America needs to take a chill pill, and by America, I mean every white, Black, blue collar, suit wearing, working, out-of-work, college attending, right of the aisle or left-winged person that has the ability to think of themselves as a citizen of these United States of America.
Forgive the country colloquialism of taking a chill pill, I did grow up on a farm, but I’ve found that sometimes my country roots offered life lessons and universal truths of which we should all be reminded of from time to time. And right now, we all need to take a deep breath and think before we speak. We need to pause before making a move. We need to cool off.

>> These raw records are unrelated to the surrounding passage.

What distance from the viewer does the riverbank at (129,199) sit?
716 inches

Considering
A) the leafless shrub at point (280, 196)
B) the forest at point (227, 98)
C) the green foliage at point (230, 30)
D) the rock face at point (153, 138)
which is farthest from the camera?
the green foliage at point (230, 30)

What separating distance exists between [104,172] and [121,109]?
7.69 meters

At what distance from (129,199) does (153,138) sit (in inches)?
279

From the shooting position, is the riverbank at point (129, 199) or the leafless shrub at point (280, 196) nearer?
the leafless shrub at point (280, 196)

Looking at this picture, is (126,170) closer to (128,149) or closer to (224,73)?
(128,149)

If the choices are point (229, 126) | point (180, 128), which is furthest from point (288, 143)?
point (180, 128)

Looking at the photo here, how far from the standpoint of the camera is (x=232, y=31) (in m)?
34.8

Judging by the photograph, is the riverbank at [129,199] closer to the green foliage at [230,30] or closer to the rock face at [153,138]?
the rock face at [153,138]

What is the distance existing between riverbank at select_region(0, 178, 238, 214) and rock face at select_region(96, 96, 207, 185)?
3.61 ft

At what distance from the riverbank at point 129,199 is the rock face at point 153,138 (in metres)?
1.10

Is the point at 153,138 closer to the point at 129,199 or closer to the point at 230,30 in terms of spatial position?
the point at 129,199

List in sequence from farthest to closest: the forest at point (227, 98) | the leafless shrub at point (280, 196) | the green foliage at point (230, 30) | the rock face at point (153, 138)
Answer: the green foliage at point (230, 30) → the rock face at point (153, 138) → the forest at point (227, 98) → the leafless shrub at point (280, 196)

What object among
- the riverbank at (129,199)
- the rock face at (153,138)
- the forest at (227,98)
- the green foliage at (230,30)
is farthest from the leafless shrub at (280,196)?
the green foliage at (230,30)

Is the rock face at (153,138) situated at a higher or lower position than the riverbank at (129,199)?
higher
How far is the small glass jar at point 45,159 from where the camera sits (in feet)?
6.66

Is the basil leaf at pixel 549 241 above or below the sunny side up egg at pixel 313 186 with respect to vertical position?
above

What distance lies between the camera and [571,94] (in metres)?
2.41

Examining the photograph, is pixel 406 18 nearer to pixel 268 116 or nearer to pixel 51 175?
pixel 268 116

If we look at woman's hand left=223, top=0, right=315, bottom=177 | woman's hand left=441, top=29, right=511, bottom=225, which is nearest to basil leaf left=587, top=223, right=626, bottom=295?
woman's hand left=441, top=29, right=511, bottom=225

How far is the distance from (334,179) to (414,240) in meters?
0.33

Political disagreements are as old as our country. They’re not new. Our founding fathers argued passionately about how they thought the fledgling nation should be constructed. The result was a beautiful balance of ideas that somehow perched upon a pinnacle of conservative and liberal policies.
Over the decades our country has shifted from teetering left when the proverbal stabilizing ropes of conservative leadership took office and once again turned the tides causing the country to start steering to the right again. And vice versa. We’ve always had this swapping. This constant sway like the rise and fall of the waves of the ocean. And folks, I find that beautiful.
I was raised in a very political family. I remember being a little girl visiting my grandparents and their television would play election coverage. The entire family would watch it with as much fervor as if it were an Alabama football game. Even back then, we witnessed disputes. Angry politicians would spew hate dialect directed at their opponents. The debate and the altercations would be discussed the following days and weeks at the local gathering place for morning coffee by old timers and young bucks alike. Even back then politics would come up as a topic of review in the parking lots of churches before Sunday morning service. Contentions between neighbors happened then as well. Families would have fall outs, but at Easter time, Christmas, weddings, funerals, those disputes would be set aside, and forgiveness would prevail to allow wounds to heal.
Ever since last Wednesday when protesters broke into our nation’s Capitol and disrupted the proceedings of the democratic process, I’ve been trying to wrap my head around it all. What happened? Why did it happen? What changed?
We’ve had upheavals in our nation before. We’ve gone to war against each other. We’ve fought for equal rights. We’ve fought for freedoms. We’ve fought for our lives.
Some of you will remember the controversies surrounding Kennedy and Nixon. More of you will remember Carter and Reagan. Almost everyone will remember the insanity of the Clinton scandals. President George W. Bush wasn’t exempt from controversy. Being president during the horrific attack on our country on September 11, 2001, didn’t protect him from the backlash of criticism from Americans. But under his leadership is when things really began to change.
Now I may invoke some condemnation with what I’m about to say, but these are just my thoughts on the subject. As the Bush administration dealt with terrorism in distant lands and at home rooting out those who sought to destroy what we hold dear, we had a new form of influence slowly taking hold of our citizens: social media.
Now don’t get me wrong. Social media has done a lot of positive things in our lives. It’s made the world a smaller place. It’s allowed families and friends to remain close despite long distances. It’s helped raise awareness of global issues. It’s helped support small businesses. It’s allowed information to be passed quickly.
However, on the other side of the coin, it’s allowed information to be passed quickly. Yes, I meant to type those words again. Because information is vital to our way of life. Information allows us to make intelligent and informed decisions. Information is key, as they say. But, social media has allowed false information to be passed around and given it the disguise of truth. It has fanned flames of disagreement. People feel safer behind their phone or computer screens and say things they might otherwise not say. It’s made a culture that reacts instantly and harshly. It’s taken away hesitation in the worst way.
Social media has also formed “echo chambers”. A place where people who are angry with certain things can go to vent their frustrations and have feedback from people that agree. It, in a strange way, validates their anger allowing it to grow. Anyone who has the audacity to offer an explanation or differing viewpoint can be written off or dismissed by the mobs of replies and comments jumping on the bandwagon to bash opposition.
Discussions which might have taken place in person where emotions can be controlled are now playing out on highspeed WIFI with no care for repercussions. Ya’ll, this is why we are in the position that we are in today.
At some point, we have to think to ourselves, enough is enough. We must stop letting controversy and arguments drive our actions and opinions. We need to have actual dialogue to find solutions. We need to stop looking at Democrats or Republicans as enemies. They aren’t. They are just the other side of the weight that keeps our country balanced. I don’t expect arguments about politics to disappear, nor should they for that matter. Those disagreements are instrumental to growth, but they do not have to exist to the level that invokes the storming of our national buildings for pointless disruptions or rioting in the streets which results in the burning of our country’s small businesses.
It’s time to stop this madness before it goes any further. We need to stop saying things to each other online that we wouldn’t say to each other in person. We need to remember tact and restraint. We need to start using our heads to think rationally and actually work to solve our collective problems. It’s time to be Americans again. Americans that take pride in their nation and remember the words “God and Country”. It’s time for perspective. It’s time to pause, and most of all, it’s just time to take a chill pill.